[Date Prev][Date Next][Thread Prev][Thread Next][Date Index][Thread Index]
Re: VMS words and Roman numerals
On 29 Dec 2000, at 1:24, Jorge Stolfi wrote:
> So the only plausible explanation for the symmetry of the WLD, I
> think, is that the number H_k of *possible* words of length k is
> indeed close to C*binom(9,k-1), for some constant C.
Even I have not contributed anything at all in this thread, I have
been enjoying it very much.
I agree with John G, this seems a complicated (which is of course
no reason for rejecting it) way of generating a dictionary.
The discussion seems to be directed in finding a way to fit a model
to the data, but what is is desperately missing is some evidence
that this sort of distribution does not happen naturally in another
language. If one can come with this sort of evidence, then the
code/nomenclator/etc. theories would gain some ground.
Note that the stats are very much constrained, as Jorge pointed
out, by the alphabet used.
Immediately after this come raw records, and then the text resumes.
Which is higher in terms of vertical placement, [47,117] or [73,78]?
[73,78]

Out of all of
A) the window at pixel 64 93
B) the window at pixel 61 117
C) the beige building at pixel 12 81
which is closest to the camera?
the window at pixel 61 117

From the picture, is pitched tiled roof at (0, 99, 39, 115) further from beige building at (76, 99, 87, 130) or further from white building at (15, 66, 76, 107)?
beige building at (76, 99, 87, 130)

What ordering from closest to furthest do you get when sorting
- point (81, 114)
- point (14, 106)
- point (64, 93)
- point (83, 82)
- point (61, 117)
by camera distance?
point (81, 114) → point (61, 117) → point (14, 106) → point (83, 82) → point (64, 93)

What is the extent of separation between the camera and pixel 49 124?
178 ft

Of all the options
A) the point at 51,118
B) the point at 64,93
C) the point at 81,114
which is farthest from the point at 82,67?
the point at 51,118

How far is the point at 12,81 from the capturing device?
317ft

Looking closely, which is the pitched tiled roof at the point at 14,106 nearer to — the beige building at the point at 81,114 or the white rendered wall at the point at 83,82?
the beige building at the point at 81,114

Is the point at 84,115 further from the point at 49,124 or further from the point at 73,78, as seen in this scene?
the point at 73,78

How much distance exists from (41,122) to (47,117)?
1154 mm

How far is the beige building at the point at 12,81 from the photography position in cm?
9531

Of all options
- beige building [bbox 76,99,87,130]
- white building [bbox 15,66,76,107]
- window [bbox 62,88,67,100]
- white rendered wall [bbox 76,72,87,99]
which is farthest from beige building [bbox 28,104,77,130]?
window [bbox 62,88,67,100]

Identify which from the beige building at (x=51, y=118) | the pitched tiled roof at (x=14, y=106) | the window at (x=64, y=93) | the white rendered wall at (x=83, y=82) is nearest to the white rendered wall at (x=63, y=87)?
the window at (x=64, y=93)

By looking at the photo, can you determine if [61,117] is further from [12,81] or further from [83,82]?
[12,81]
In EVA, the word length distribution (and
the token as well) has a tail extending to the longer words. This
seems to be the case in English and Latin, although I have no idea
whether these fit a binomial model too.
Another item. If this was a numerical nomenclator (words are
numbers), perhaps the easiest way of "naming" (numbering) the
words would be to increase the count each time you create a new
But then one has to sort them by the plain text (!) to keep writing,
and sort them on their nomenclator entry to read it. So unless this
is done sequentially, I guess that it would take a fair bit of time...
Moreover, if it is done sequentially, then one would be expecting for
all (?) the numbers from 1 to 6000, and we know that -at least in
EVA- we run out of roman numbers very quickly.